> [Job 1]: From the passage on image-clusters, output a verbatim copy of the span that begins at the words "Have you ever" and stops after the words "kind of stuff.".
> [Job 2]: Recast the paragraph in the passage on image-clusters that begins "E.A. Armstrong, a British clergyman" as a short bulleted list that keeps its main facts.

***** Page excerpt *****

Have you ever considered your image-clusters? The things you mention in your text which regularly appear close to each other.
There’s a tradition of spotting these in Shakespeare going back to 1946.
E.A. Armstrong, a British clergyman and ornithologist, was writing a book about birds in Shakespeare but then noticed something odd. Whenever Shakespeare mentioned kites (a type of bird) he would, within a few lines, mention ‘sheets’ and ‘death’. Other clusters were discovered. He mentions ‘dogs’ and then invariably talks about ‘sweetmeats’. In Shakespeare’s last play, The Tempest, Caliban has a cluster of ‘berries’, ‘cave’, ‘pinch’ and ‘feeding’, which were foreshadowed in a much earlier work Titus Andronicus, coming from Aaron the Moor. That cluster also appears in a couple of other mid-career plays.
I can’t tell you how turned on I am by this kind of stuff.
The question is of course, the next time you’re writing do you try to break your programming … or do you embrace your image-clusters as the taste by which people must relish you?
I released a new long poem a few weeks ago. Called ‘The Supreme Point’ it’s about a rocket and it’s about the breakdown of consensus reality. One hundred pulpy paperback copies were printed and are now all over the world. I think it’s brilliant but I’m totally the wrong person to ask.
In an attempt to disrupt image-clustering, some sections of the work used a couple of cut-up techniques. In the first, I took lyrics from the title songs of Disney’s film-length animations from the 40s and 50s, and spent a day slicing them apart, reconfiguring, slicing again, reconfiguring again. The key to cut-ups is exercising judgment about what to actually use.
The second technique was to fold-in feedback about the poem I received from a small group of trusted commentators who kindly read my works-in-progress. Their comments then became part of the poem, creating a strange loop. Almost as if the text is reporting on itself.

***** Rows *****

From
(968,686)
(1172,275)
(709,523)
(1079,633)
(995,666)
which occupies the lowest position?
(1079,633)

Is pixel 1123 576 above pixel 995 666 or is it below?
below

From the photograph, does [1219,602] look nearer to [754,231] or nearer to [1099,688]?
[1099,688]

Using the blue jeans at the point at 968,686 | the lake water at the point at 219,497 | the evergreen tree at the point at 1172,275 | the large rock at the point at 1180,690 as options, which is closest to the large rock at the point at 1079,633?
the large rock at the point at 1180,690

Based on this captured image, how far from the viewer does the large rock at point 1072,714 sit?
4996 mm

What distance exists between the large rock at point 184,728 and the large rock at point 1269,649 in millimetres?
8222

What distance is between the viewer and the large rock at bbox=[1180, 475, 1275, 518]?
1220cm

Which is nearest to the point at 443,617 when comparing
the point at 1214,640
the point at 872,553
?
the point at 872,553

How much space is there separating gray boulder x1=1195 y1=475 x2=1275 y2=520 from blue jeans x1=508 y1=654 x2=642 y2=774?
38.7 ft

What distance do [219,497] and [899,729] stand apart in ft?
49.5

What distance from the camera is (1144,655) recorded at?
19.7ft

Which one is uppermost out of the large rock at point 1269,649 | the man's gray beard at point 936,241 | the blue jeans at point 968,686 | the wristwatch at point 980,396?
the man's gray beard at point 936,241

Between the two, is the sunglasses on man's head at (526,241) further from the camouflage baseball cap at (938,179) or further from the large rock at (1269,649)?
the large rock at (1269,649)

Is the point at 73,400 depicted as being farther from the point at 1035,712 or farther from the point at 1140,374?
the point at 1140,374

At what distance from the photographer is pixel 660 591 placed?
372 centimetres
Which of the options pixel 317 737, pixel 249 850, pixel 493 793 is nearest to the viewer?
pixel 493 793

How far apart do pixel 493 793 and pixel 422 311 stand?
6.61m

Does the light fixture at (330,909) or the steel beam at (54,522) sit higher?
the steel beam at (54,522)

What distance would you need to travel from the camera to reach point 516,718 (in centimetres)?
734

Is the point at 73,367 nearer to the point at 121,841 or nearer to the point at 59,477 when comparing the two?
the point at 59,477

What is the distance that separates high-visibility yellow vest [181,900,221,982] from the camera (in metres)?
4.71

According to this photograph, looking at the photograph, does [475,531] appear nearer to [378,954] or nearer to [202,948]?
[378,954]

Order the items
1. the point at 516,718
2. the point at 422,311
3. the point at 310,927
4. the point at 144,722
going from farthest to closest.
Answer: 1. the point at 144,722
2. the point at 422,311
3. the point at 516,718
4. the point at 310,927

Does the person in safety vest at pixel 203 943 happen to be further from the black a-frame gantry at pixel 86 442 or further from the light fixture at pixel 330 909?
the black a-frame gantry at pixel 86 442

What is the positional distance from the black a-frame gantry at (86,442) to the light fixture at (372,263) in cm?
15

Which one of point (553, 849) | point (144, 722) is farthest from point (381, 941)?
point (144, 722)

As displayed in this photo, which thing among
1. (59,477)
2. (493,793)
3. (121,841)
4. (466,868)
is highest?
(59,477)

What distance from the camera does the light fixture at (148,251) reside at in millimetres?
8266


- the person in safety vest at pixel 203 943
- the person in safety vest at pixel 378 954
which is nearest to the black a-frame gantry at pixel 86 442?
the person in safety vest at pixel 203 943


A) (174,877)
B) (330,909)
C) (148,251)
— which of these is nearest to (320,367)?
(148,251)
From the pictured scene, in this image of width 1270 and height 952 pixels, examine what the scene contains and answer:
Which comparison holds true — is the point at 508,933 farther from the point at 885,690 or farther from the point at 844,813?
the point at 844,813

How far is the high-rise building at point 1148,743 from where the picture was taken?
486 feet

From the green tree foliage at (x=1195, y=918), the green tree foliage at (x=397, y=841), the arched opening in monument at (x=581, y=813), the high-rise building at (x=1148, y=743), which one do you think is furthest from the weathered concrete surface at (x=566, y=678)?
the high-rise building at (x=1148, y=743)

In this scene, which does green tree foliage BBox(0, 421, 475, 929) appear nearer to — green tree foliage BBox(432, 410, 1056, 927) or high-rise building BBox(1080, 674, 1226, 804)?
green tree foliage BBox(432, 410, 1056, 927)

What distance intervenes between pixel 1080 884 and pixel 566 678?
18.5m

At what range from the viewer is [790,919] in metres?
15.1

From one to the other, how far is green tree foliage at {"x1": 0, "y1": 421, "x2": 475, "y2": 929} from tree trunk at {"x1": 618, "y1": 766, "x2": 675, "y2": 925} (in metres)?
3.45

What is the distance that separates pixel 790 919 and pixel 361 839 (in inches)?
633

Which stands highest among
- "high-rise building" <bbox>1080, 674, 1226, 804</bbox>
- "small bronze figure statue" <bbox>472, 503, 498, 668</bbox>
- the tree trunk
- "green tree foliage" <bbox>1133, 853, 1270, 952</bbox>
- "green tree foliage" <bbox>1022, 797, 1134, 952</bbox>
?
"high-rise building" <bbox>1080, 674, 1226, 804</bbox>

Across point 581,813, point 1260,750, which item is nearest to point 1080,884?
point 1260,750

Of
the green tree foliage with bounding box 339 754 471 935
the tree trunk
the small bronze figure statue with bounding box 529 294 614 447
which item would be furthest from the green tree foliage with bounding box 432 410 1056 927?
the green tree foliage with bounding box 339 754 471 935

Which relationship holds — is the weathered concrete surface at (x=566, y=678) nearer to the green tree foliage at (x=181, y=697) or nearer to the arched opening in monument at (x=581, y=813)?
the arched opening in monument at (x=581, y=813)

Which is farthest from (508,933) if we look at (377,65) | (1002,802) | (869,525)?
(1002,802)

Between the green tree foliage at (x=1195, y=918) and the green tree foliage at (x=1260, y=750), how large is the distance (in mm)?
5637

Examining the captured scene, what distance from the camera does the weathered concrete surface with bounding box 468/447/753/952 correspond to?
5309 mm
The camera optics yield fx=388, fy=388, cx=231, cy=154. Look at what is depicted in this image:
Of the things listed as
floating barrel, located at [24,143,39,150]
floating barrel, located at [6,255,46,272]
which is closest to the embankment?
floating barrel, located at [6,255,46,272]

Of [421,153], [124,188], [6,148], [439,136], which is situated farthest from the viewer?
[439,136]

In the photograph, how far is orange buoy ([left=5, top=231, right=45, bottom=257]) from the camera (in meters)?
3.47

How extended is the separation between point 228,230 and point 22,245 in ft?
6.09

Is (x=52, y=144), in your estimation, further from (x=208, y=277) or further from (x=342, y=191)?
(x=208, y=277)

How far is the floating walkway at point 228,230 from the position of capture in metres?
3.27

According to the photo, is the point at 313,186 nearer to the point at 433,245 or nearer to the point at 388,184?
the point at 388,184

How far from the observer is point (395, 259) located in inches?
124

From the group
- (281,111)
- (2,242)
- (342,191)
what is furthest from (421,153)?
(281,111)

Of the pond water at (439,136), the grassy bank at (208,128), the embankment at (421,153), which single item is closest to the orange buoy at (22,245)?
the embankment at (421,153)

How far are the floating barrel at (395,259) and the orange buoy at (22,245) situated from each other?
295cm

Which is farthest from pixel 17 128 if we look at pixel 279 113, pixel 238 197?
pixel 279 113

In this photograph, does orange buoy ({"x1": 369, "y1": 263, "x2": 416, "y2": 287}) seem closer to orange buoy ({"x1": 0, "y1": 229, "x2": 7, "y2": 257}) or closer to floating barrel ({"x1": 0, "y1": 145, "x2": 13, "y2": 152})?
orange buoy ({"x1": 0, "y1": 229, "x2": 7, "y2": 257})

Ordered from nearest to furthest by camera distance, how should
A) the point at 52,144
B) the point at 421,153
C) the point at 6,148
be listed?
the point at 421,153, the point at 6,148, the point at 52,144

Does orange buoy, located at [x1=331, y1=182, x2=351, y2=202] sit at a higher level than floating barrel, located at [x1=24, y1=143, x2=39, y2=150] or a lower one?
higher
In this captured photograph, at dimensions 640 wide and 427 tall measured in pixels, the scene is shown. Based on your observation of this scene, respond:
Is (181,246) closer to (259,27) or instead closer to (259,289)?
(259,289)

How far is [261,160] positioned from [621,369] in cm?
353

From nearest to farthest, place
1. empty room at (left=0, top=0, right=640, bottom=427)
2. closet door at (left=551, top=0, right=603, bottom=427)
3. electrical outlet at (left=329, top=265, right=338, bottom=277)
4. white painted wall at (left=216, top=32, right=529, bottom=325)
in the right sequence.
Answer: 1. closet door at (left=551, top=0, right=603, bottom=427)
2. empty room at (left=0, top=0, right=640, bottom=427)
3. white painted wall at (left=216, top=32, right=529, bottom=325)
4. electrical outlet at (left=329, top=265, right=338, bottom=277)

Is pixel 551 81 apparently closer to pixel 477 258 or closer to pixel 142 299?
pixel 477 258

*****

> [Task result 1]:
Have you ever considered your image-clusters? The things you mention in your text which regularly appear close to each other.
There’s a tradition of spotting these in Shakespeare going back to 1946.
E.A. Armstrong, a British clergyman and ornithologist, was writing a book about birds in Shakespeare but then noticed something odd. Whenever Shakespeare mentioned kites (a type of bird) he would, within a few lines, mention ‘sheets’ and ‘death’. Other clusters were discovered. He mentions ‘dogs’ and then invariably talks about ‘sweetmeats’. In Shakespeare’s last play, The Tempest, Caliban has a cluster of ‘berries’, ‘cave’, ‘pinch’ and ‘feeding’, which were foreshadowed in a much earlier work Titus Andronicus, coming from Aaron the Moor. That cluster also appears in a couple of other mid-career plays.
I can’t tell you how turned on I am by this kind of stuff.

> [Task result 2]:
- E.A. Armstrong, a British clergyman and ornithologist, noticed something odd while writing a book about birds in Shakespeare.
- Whenever Shakespeare mentioned kites, he mentioned "sheets" and "death" within a few lines.
- Other clusters were found. For example, mentions of "dogs" were invariably followed by "sweetmeats."
- In The Tempest, Shakespeare's last play, Caliban has a cluster of "berries," "cave," "pinch," and "feeding."
- That cluster was foreshadowed by Aaron the Moor in the much earlier Titus Andronicus. It also appears in a couple of other mid-career plays.